Salt Lake County District Attorney Neal Gunnarson hasn't seen the last of his woes over dumping copies of an alternative newspaper.
On Friday, Gunnarson - who has acknowledged throwing away a stack of Salt Lake City Weekly papers containing an article critical of him - was sued by one of the free-distribution tabloid's readers.Earlier, a panel of five city prosecutors voted 3-2 against filing criminal charges against Gun-narson over the Aug. 27 incident.
But in her 3rd District Court lawsuit, Renee Cornelisen seeks $50,000 in damages, arguing Gunnarson's action resulted in censorship of her letter to the editor - and violated her constitutional rights to free speech.
"I felt violated by him taking the issue off the shelves," said Cornelisen, 54, a contract technical writer for the firm L3 Communications in Salt Lake City.
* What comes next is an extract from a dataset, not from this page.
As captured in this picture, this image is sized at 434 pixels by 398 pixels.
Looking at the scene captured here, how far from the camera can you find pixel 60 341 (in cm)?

Gunnarson's response: "I have already fully apologized, and I would hope that she would also accept that apology."
Cornelisen's letter criticized Salt Lake Mayor Deedee Cor-ra-di-ni. The issue tossed by Gunnarson criticized his decision against prosecuting the mayor for soliciting financial gifts from community leaders.
City Weekly editor Chris Smart said he was surprised but pleased by Cornelisen's suit. The newspaper learned this week that Salt Lake City prosecutor Cheryl Luke will not prosecute a city employee the paper had accused of stealing copies of the same issue.
"We feel somewhat helpless because basically (people) can steal our papers and rest assured they're not going to be prosecuted," Smart said.
The newspaper has not yet decided whether it will file its own civil suit against Gunnarson, he said.